— READING TEXT —
((

How to diff .odt files with difftool? kdiff3 diff outputs unreadable characters
In git I'm trying to use .gitattributes to compare .odt files, libreofice writer files, with difftool. From following this guide: http://www-verimag.imag.fr/~moy/opendocument/ I made a .gitattributes file .gitattributes with this:
*.ods diff=odf *.odt diff=odf *.odp diff=odf *.ods difftool=odf *.odt difftool=odf *.odp difftool=odf
This made git diff compare the text in .odt, however when git difftool launches kdiff3 to compare the .odt files, I get this pop-up error:
Some input characters could not be converted to valid unicode. You might be using the wrong codec. (e.g. UTF-8 for non UTF-8 files). Don't save the result if unsure. Continue at your own risk. Affected input files are in A, B.
...and all of the characters in the files are mumbo jumbo.
What went wrong? How do I fix this?
I don't know if this is important but I guess I haven't configured 'diff.tool', because every time I command:
$ git difftool
I get this output:
This message is displayed because 'diff.tool' is not configured. See 'git difftool --tool-help' or 'git help config' for more details. 'git difftool' will now attempt to use one of the following tools: opendiff kdiff3 tkdiff xxdiff meld kompare gvimdiff diffuse diffmerge ecmerge p4merge araxis bc codecompare emerge vimdiff Viewing (1/1): 'diffexperiment.odt' Launch 'kdiff3' [Y/n]:
Could that be why kdiff3 doesn't seem to work with odt2txt?

))

— WHAT TO PRODUCE —
Return the entire forum post on comparing .odt files with git difftool, word for word. Rely solely on the forum post above.

— GIVEN ENTRIES —

((

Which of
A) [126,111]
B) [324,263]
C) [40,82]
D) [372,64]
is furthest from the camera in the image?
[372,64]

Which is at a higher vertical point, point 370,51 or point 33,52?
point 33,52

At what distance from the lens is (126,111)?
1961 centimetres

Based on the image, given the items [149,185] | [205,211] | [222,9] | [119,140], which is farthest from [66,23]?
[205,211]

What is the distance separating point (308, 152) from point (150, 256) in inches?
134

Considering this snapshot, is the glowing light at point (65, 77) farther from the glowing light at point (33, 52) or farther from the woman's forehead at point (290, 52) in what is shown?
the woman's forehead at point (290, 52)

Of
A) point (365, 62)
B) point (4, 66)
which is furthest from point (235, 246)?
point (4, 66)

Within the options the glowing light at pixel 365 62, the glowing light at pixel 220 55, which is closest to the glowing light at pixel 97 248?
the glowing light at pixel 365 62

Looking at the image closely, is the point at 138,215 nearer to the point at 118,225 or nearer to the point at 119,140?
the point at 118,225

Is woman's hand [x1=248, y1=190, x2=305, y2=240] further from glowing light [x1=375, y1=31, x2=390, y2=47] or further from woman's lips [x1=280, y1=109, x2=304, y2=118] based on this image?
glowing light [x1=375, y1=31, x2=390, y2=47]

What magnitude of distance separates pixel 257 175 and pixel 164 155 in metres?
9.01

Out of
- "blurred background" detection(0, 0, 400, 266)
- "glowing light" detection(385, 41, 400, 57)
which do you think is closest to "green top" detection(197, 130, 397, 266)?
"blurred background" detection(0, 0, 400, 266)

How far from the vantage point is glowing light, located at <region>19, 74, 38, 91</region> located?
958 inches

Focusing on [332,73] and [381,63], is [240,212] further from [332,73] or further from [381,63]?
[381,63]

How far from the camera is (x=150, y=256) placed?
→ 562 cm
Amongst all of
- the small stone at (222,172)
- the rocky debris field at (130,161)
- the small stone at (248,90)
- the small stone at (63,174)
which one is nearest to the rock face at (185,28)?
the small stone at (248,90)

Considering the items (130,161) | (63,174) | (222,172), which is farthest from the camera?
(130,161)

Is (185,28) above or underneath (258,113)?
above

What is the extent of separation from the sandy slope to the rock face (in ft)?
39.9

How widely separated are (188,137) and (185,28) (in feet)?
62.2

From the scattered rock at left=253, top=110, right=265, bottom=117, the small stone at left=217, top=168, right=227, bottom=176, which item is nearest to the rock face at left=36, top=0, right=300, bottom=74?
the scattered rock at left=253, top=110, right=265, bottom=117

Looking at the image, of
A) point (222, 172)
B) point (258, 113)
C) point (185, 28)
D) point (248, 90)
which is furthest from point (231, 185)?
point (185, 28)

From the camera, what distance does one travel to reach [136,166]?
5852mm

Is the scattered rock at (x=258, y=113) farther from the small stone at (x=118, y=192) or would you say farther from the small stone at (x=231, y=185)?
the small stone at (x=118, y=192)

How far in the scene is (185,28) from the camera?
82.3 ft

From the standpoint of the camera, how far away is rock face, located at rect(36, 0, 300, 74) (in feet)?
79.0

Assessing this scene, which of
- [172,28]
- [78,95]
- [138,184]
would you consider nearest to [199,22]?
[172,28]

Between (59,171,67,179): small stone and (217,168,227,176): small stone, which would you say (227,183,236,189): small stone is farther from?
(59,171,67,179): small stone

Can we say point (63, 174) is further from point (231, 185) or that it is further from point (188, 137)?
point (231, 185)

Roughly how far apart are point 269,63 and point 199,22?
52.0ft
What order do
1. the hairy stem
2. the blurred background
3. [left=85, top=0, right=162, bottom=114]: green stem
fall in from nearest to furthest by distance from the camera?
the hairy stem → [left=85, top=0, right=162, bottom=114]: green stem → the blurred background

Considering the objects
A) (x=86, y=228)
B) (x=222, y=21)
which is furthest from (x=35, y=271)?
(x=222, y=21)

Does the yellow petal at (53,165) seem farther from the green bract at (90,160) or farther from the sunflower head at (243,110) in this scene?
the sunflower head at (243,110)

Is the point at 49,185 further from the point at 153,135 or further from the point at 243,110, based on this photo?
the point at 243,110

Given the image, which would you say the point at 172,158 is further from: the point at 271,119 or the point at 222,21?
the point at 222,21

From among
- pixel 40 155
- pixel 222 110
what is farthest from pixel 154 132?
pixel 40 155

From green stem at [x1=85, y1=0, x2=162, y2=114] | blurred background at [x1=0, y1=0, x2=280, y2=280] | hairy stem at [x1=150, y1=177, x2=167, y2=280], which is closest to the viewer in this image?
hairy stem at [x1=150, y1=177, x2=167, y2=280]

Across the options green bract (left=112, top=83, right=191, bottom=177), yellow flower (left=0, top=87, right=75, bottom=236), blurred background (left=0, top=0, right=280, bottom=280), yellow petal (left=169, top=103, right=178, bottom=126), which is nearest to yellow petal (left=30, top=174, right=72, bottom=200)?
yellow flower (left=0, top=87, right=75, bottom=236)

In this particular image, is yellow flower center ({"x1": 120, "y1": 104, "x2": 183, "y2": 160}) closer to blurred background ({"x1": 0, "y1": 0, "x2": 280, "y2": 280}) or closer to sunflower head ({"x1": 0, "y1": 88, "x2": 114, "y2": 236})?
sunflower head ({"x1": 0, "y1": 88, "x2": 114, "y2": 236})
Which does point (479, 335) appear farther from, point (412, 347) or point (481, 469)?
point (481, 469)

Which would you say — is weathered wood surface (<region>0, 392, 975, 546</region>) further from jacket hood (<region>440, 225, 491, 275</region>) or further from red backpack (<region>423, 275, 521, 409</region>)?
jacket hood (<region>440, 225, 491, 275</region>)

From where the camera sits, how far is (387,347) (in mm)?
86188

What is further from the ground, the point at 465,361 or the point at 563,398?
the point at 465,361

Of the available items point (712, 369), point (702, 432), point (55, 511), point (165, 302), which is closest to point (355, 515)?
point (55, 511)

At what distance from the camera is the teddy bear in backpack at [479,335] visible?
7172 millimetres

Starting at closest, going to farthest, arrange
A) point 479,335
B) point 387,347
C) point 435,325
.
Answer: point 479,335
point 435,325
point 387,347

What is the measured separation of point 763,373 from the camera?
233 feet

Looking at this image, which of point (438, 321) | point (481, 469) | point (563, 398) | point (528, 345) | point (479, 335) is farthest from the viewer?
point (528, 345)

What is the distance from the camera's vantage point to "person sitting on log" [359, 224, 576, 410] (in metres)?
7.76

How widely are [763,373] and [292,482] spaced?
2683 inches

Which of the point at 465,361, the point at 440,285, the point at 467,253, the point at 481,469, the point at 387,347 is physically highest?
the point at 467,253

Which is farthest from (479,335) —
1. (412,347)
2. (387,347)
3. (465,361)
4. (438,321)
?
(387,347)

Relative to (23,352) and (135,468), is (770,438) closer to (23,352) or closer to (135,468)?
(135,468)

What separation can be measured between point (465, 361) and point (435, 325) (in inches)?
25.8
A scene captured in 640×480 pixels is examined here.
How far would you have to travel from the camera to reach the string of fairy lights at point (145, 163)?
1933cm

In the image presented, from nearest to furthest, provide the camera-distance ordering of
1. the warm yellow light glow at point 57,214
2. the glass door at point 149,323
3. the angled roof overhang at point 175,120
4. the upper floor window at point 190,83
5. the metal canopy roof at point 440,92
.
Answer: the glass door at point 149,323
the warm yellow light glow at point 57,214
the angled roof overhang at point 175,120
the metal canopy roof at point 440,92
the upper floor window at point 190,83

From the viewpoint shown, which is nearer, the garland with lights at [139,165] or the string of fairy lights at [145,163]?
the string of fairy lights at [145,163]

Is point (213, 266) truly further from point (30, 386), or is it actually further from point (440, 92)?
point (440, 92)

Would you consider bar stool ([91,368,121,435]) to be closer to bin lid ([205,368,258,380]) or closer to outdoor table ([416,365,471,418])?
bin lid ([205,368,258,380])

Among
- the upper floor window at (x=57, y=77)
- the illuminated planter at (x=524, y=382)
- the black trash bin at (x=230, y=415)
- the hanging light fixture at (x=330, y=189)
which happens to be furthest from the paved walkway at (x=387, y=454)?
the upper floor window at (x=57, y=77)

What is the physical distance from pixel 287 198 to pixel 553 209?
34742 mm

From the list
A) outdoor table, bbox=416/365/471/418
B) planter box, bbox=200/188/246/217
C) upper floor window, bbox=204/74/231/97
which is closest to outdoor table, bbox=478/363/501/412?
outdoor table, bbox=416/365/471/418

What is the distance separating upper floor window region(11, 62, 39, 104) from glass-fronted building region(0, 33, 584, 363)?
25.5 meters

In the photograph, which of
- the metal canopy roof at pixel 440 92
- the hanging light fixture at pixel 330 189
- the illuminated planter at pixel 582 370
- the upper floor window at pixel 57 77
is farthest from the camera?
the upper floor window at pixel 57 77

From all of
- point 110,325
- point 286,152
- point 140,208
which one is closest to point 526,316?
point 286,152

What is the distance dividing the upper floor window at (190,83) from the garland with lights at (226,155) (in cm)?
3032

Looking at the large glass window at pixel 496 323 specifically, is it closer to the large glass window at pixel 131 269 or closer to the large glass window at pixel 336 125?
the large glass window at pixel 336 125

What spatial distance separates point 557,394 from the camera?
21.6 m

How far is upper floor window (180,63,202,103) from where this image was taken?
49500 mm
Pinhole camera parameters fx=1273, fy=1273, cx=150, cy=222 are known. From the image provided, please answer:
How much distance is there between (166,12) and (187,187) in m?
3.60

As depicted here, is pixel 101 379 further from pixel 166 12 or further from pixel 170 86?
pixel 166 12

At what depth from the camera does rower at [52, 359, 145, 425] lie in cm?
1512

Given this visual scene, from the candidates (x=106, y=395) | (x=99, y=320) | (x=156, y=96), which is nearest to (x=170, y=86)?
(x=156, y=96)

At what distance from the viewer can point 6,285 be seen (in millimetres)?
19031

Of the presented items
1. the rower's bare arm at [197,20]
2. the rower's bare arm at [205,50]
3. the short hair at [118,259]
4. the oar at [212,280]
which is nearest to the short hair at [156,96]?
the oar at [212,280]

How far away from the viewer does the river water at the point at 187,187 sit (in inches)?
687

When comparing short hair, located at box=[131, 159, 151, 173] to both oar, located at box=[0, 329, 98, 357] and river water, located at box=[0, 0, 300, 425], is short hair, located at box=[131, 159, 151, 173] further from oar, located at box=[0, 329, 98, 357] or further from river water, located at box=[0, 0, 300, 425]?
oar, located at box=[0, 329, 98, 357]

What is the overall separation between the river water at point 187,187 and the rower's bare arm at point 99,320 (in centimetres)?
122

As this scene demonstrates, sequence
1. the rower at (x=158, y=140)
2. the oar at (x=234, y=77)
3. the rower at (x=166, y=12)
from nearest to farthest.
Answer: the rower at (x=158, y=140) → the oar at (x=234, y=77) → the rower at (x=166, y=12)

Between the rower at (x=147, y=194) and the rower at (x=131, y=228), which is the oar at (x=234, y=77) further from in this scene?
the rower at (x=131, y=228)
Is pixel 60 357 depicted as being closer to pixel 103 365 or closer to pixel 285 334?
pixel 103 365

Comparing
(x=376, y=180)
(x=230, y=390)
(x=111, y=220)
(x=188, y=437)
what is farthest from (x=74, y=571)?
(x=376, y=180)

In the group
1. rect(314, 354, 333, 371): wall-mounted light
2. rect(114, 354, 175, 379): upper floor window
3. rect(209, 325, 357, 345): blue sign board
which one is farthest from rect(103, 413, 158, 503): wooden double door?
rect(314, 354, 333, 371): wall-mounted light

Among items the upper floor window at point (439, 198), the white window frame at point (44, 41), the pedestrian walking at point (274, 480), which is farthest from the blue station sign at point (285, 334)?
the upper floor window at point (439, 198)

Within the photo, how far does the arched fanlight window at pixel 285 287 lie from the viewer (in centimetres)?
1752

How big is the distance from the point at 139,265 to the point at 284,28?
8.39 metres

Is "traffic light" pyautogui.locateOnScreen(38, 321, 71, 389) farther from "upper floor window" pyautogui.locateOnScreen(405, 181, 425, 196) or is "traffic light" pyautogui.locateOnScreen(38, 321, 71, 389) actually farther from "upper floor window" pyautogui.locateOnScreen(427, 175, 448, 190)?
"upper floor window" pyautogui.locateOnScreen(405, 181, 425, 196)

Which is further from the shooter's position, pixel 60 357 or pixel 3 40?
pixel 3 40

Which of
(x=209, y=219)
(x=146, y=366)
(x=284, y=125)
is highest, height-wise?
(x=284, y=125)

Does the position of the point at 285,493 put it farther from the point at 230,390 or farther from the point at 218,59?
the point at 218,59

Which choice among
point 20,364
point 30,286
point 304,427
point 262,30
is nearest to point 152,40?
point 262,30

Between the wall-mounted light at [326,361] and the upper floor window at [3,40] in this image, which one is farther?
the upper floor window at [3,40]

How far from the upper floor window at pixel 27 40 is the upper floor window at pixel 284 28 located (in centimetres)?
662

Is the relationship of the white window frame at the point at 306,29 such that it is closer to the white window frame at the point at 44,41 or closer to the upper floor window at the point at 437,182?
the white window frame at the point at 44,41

))

— CORRECT OUTPUT —
How to diff .odt files with difftool? kdiff3 diff outputs unreadable characters
In git I'm trying to use .gitattributes to compare .odt files, libreofice writer files, with difftool. From following this guide: http://www-verimag.imag.fr/~moy/opendocument/ I made a .gitattributes file .gitattributes with this:
*.ods diff=odf *.odt diff=odf *.odp diff=odf *.ods difftool=odf *.odt difftool=odf *.odp difftool=odf
This made git diff compare the text in .odt, however when git difftool launches kdiff3 to compare the .odt files, I get this pop-up error:
Some input characters could not be converted to valid unicode. You might be using the wrong codec. (e.g. UTF-8 for non UTF-8 files). Don't save the result if unsure. Continue at your own risk. Affected input files are in A, B.
...and all of the characters in the files are mumbo jumbo.
What went wrong? How do I fix this?
I don't know if this is important but I guess I haven't configured 'diff.tool', because every time I command:
$ git difftool
I get this output:
This message is displayed because 'diff.tool' is not configured. See 'git difftool --tool-help' or 'git help config' for more details. 'git difftool' will now attempt to use one of the following tools: opendiff kdiff3 tkdiff xxdiff meld kompare gvimdiff diffuse diffmerge ecmerge p4merge araxis bc codecompare emerge vimdiff Viewing (1/1): 'diffexperiment.odt' Launch 'kdiff3' [Y/n]:
Could that be why kdiff3 doesn't seem to work with odt2txt?